• [Set exercise]
Switch every "upper floor window" in these entries to "second-story window", leave the pictures out, and give back the rest of the text unchanged.

• [Records supplied]
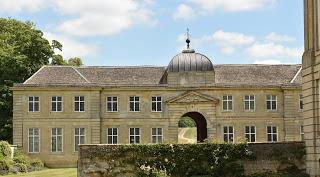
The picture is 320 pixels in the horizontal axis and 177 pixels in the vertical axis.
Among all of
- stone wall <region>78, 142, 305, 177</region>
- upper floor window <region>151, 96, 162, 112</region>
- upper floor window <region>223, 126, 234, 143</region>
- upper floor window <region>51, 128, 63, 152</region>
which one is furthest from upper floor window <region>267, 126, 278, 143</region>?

• [Exercise answer]
The picture is 320 pixels in the horizontal axis and 177 pixels in the vertical axis.
Among all of
- stone wall <region>78, 142, 305, 177</region>
- second-story window <region>151, 96, 162, 112</region>
- second-story window <region>223, 126, 234, 143</region>
- second-story window <region>51, 128, 63, 152</region>
which one is furthest from second-story window <region>267, 126, 278, 143</region>?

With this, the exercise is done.